Check it out: geos

r-packages
vector
Author

Michael Sumner

Published

March 24, 2026

The geos package provides a direct R interface to the GEOS library. It operates on a geos_geometry vector type and speaks wk natively — any wk-handleable geometry can be passed in, and the results can flow back out to wk, sf, or anything else.

This is the geometry engine for the wk ecosystem. Where wk handles representation and PROJ handles transformation, geos handles computation: buffers, intersections, unions, predicates, distances, triangulations.

Geometry vectors

geos stores geometries in an external pointer vector class:

library(geos)

g <- as_geos_geometry(c(
  "POLYGON ((0 0, 10 0, 10 10, 0 10, 0 0))",
  "POINT (5 5)",
  "LINESTRING (0 0, 10 10)"
))
g
#> <geos_geometry[3]>
#> [1] <POLYGON [0 0...10 10]>
#> [2] <POINT [5 5]>
#> [3] <LINESTRING [0 0...10 10]>

The input can be WKT strings, WKB, wk vectors, or sf objects — anything with a wk_handle() method gets converted automatically:

## from wk::xy()
as_geos_geometry(wk::xy(1:5, 1:5))

## from sf
library(sf)
nc <- st_read(system.file("shape/nc.shp", package = "sf"), quiet = TRUE)
nc_geos <- as_geos_geometry(nc)

Operations

geos provides vectorized access to the GEOS C API. Operations are functions, not methods — they take geometry vectors and return geometry vectors or values:

## buffer
geos_buffer(g[1], distance = 2)
_ _ _ _ _
• _THINGS TO DO_
[A] Answer these questions about the post on the geos R package, one per line:
(i) What vector type does the geos package operate on?
(ii) In the wk ecosystem, what does PROJ handle?
(iii) Are operations in geos functions or methods?
[B] Resume the post on the geos R package from where it stops.

• _EXTRACTED MATERIAL_
_ _ _ _ _
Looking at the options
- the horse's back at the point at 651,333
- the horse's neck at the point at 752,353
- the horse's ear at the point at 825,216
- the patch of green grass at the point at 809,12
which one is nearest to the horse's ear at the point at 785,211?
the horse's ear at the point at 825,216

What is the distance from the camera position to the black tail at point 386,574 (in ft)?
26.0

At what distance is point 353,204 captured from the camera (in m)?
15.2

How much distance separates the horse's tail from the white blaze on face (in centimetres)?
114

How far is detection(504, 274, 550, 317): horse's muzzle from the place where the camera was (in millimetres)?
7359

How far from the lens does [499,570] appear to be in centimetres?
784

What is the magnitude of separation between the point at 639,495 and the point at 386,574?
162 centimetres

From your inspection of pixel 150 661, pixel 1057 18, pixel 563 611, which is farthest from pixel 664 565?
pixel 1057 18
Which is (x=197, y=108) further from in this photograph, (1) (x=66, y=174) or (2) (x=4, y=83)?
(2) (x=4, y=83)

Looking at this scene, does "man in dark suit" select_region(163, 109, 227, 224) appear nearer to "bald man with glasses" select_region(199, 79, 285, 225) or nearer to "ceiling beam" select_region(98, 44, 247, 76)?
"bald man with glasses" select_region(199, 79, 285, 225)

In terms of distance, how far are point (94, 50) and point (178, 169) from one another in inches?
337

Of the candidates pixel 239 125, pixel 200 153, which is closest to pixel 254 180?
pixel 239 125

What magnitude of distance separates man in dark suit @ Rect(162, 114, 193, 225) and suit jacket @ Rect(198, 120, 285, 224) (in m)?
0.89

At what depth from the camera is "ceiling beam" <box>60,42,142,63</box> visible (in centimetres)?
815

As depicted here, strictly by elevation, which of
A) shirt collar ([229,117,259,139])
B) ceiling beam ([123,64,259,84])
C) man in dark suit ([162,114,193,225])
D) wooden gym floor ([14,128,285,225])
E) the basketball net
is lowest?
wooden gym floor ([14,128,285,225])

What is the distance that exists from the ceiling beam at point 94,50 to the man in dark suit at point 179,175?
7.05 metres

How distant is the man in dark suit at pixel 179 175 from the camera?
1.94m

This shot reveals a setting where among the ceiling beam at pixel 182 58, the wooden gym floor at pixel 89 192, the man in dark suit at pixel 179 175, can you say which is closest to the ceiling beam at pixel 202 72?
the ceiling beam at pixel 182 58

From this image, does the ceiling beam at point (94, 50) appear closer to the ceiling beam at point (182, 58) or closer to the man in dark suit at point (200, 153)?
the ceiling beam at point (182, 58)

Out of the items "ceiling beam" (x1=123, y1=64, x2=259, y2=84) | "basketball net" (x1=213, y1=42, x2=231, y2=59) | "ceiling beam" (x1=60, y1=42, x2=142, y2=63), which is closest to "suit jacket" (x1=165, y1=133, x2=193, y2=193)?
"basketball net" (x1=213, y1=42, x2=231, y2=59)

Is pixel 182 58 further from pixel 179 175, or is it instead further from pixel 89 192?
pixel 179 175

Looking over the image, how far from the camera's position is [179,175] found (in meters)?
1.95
_ _ _ _ _
• _PER-TASK OUTPUTS_
[A]
(i) geos_geometry
(ii) Transformation
(iii) Functions

[B]
## intersection
geos_intersection(g[1], geos_buffer(g[2], 3))

## union
geos_unary_union(g)

## simplify
geos_simplify(g[3], tolerance = 1)

## centroid
geos_centroid(g[1])

Binary predicates are also vectorized:

geos_intersects(g[1], g[2])
#> [1] TRUE

geos_contains(g[1], g[2])
#> [1] TRUE

geos_disjoint(g[1], g[3])
#> [1] FALSE

Spatial indexing

geos includes an STRtree implementation for fast spatial queries:

## build a spatial index
pts <- as_geos_geometry(wk::xy(runif(10000), runif(10000)))
tree <- geos_strtree(pts)

## query the index
query_geom <- as_geos_geometry("POLYGON ((0.4 0.4, 0.6 0.4, 0.6 0.6, 0.4 0.6, 0.4 0.4))")
geos_strtree_query(tree, query_geom)

The newer geos_basic_strtree() uses wk::wk_envelope() for index construction, which is extremely efficient for wk::xy() input — the envelope is just the point itself, computed without any geometry parsing overhead.

Construction from coordinates

You don’t need to go through WKT to build geometries. geos provides direct constructors:

## points from x, y
geos_make_point(1:3, 1:3)

## linestring from coordinates
geos_make_linestring(c(0, 1, 2, 3), c(0, 1, 0, 1))

## polygon from coordinates (ring is closed automatically)
geos_make_polygon(c(0, 10, 10, 0), c(0, 0, 10, 10))

## collections
geos_make_collection(
  c("POINT (0 0)", "POINT (1 1)"),
  type_id = "multipoint"
)

These constructors use feature_id and ring_id arguments for building multi-part and multi-ring geometries from flat coordinate vectors, similar to how data often arrives from databases or CSV files.

wk compatibility

geos implements wk_handle() for its geometry type, so all wk operations work:

## extract coordinates
wk::wk_coords(nc_geos)

## compute bounding boxes
wk::wk_envelope(nc_geos)

## convert to wk types
wk::as_wkt(nc_geos)
wk::as_wkb(nc_geos)

## convert to sf
sf::st_as_sfc(nc_geos)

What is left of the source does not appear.